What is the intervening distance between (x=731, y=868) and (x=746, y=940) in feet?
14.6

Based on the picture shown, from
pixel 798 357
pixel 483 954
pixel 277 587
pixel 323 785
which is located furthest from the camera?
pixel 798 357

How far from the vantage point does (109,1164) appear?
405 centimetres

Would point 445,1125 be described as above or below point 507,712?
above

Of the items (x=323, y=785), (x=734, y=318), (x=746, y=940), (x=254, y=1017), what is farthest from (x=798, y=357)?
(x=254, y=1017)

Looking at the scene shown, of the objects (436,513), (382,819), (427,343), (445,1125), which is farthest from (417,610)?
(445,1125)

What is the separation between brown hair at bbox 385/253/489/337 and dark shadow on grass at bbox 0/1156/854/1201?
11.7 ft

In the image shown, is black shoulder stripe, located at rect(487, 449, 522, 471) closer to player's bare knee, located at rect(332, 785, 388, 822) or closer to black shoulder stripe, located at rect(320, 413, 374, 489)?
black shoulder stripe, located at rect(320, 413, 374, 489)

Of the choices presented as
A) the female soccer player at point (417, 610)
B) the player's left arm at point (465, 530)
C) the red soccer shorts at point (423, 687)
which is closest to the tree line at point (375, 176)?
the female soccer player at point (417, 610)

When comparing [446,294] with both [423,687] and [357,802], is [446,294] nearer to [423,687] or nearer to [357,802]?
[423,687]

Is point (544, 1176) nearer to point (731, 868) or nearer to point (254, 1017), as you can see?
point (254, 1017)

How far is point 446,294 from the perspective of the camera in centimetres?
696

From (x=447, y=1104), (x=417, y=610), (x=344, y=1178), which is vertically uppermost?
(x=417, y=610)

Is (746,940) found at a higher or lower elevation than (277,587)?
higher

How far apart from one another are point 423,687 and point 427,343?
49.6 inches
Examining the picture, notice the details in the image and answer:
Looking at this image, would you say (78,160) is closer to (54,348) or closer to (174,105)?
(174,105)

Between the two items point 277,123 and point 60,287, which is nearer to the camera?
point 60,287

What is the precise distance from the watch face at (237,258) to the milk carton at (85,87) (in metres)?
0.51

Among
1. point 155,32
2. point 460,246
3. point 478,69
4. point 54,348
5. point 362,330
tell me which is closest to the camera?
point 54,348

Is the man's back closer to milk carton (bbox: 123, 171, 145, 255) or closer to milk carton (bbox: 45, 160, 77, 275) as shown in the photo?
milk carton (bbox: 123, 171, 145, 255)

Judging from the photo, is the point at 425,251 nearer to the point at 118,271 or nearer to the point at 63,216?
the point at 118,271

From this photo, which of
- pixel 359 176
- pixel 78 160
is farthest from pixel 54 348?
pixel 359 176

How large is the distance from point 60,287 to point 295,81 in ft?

**Written instruction:** Begin with the line that contains "How far is point" and end with the last line of the records; set down every line in that span exactly, and nothing else.

**The solution:**
How far is point 446,294 from the perspective of the camera in centimetres?
696

From (x=447, y=1104), (x=417, y=610), (x=344, y=1178), which is vertically uppermost?
(x=417, y=610)

Is (746,940) found at a higher or lower elevation than (277,587)?
higher

How far apart from one another are point 423,687 and point 427,343?
49.6 inches
Examining the picture, notice the details in the image and answer:
Looking at this image, would you say (78,160) is closer to (54,348) or closer to (174,105)?
(174,105)

Between the two items point 277,123 and point 60,287, which is nearer to the camera?
point 60,287

What is the precise distance from the watch face at (237,258) to the milk carton at (85,87) (in metres)?
0.51

Among
1. point 155,32
2. point 460,246
3. point 478,69
4. point 54,348
5. point 362,330
tell me which is closest to the camera?
point 54,348

Is the man's back closer to milk carton (bbox: 123, 171, 145, 255) or closer to milk carton (bbox: 45, 160, 77, 275) as shown in the photo?
milk carton (bbox: 123, 171, 145, 255)

Judging from the photo, is the point at 425,251 nearer to the point at 118,271 or nearer to the point at 63,216?
the point at 118,271

From this photo, which of
- pixel 359 176
- pixel 78 160
is farthest from pixel 54 348?
pixel 359 176

How large is the distance from point 60,287 to point 295,81 in ft?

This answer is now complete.